# question about powdered dextrose



## franko (May 5, 2012)

I want to make some smoked breakfast sausage that calls for powdered dextrose. I cannot find any of this local and don't want to order it unless absolutely necessary. Can anyone tell me of a viable substitute for powdered dextrose for sausage making?


----------



## raquette (May 5, 2012)

If you have a brewing supply shop nearby they carry dextrose/cornsugar.


----------



## diggingdogfarm (May 5, 2012)

A health/natural food store.





~Martin


----------



## slownlow (May 6, 2012)

Found this from Nepas from another website:


> Karo syrup can be used (clear) use 1.60 fluid oz per 5 lbs of meat.
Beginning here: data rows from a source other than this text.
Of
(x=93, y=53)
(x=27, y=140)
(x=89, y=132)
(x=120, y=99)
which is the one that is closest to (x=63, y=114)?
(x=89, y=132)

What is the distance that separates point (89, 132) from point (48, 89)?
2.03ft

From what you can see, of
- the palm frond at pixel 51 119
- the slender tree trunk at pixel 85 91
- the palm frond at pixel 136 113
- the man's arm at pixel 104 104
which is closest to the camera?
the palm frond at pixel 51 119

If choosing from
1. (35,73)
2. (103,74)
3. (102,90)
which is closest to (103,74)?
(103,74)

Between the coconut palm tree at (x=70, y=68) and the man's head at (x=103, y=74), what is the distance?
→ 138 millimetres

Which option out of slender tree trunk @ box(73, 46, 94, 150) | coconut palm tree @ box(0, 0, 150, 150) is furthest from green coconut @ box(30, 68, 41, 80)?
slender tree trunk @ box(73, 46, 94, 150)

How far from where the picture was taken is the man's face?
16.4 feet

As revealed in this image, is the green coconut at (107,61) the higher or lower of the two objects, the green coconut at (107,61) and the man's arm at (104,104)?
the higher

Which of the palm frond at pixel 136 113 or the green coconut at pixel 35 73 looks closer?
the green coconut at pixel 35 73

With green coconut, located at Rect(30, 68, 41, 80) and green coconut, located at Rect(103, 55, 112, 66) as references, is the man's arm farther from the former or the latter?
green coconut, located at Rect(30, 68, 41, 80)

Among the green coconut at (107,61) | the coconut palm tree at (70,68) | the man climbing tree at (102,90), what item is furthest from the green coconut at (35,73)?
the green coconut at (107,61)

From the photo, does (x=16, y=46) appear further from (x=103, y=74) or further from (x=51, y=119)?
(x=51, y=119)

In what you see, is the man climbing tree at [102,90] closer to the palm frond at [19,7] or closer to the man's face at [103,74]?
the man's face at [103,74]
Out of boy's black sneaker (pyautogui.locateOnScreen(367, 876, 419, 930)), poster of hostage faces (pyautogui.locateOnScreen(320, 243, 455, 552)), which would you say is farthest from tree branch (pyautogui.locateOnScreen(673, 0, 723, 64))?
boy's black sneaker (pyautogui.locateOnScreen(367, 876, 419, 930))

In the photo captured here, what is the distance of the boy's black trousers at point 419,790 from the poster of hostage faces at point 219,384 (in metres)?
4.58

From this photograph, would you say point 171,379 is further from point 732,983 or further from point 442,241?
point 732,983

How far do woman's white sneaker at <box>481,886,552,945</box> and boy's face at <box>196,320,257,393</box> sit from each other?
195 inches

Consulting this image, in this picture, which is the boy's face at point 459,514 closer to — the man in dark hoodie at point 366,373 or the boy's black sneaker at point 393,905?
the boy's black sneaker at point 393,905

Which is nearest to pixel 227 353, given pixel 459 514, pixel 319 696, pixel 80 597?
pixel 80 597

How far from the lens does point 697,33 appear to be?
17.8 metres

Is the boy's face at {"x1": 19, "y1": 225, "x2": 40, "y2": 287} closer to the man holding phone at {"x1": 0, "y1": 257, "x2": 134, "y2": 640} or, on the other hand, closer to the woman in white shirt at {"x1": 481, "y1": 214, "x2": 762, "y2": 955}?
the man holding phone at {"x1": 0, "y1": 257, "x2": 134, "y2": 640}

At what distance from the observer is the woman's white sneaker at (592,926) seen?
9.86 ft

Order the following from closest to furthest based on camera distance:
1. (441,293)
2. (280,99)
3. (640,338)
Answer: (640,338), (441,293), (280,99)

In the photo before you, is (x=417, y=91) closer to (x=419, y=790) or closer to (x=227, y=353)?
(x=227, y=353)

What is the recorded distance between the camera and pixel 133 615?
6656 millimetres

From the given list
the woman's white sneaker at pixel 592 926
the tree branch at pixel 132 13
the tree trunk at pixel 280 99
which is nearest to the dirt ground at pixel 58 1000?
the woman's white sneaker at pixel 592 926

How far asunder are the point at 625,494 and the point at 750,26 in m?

Hope he's ok with me posting this.


----------



## franko (May 6, 2012)

Thanks for the quick help. We don't have a brewing supply store here but we do lhave a health food shop. _I will check this first. Again, thanks._


----------



## boykjo (May 6, 2012)

slownlow said:


> Found this from Nepas from another website:
> 
> Hope he's ok with me posting this.


I dont know.......... I'd lock my doors and windows If I were you.............


----------



## africanmeat (May 6, 2012)

boykjo said:


> I dont know.......... I'd lock my doors and windows If I were you.............


----------



## BGKYSmoker (May 6, 2012)

Its all good


----------



## johnyd (May 7, 2012)

Someone jump in and correct me if I'm wrong,

Isnt dextrose just finely powdered white sigar and you could "blenderise it"


----------



## couger78 (May 7, 2012)

Dextrose (same as glucose) is_ essentially_ the same as sucrose (table sugar) calorically, but not as sweet (*70% as sweet as sucrose*).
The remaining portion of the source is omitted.